[TASK DETAILS]: Add 113 to every distance in the answers, then write out again everything from the line containing "How far removed" down to the end of the entries, requests included, and nothing else.

[RECORDS FOR THIS TASK]:
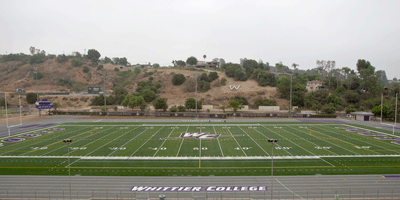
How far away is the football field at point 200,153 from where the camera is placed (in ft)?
66.4

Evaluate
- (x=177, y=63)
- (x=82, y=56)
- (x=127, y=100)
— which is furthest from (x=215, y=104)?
(x=82, y=56)

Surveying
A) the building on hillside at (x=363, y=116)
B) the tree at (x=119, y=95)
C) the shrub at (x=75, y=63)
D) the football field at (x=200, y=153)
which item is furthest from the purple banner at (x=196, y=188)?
the shrub at (x=75, y=63)

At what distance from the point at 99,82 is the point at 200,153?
361 feet

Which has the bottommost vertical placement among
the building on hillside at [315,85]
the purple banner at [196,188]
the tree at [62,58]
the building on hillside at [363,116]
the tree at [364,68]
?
the purple banner at [196,188]

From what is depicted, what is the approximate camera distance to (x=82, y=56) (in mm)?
156250

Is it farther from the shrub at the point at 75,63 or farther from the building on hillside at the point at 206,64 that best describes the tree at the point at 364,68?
the shrub at the point at 75,63

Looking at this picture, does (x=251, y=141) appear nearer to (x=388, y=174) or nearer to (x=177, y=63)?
(x=388, y=174)

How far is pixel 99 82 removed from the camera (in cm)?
12006

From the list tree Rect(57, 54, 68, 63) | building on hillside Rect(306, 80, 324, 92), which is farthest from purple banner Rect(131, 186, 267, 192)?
tree Rect(57, 54, 68, 63)

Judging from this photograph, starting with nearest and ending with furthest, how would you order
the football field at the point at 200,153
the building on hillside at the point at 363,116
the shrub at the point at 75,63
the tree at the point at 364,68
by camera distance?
→ 1. the football field at the point at 200,153
2. the building on hillside at the point at 363,116
3. the tree at the point at 364,68
4. the shrub at the point at 75,63

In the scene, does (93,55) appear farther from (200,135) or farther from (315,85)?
(200,135)

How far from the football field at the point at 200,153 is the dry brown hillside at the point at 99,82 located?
150 ft

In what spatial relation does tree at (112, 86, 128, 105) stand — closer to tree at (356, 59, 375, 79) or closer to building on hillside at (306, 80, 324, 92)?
building on hillside at (306, 80, 324, 92)

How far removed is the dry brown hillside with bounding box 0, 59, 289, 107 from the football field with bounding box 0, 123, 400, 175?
4582 cm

[CORRECT ANSWER]:
How far removed is the dry brown hillside with bounding box 0, 59, 289, 107 from the football field with bounding box 0, 123, 400, 175?
4695 cm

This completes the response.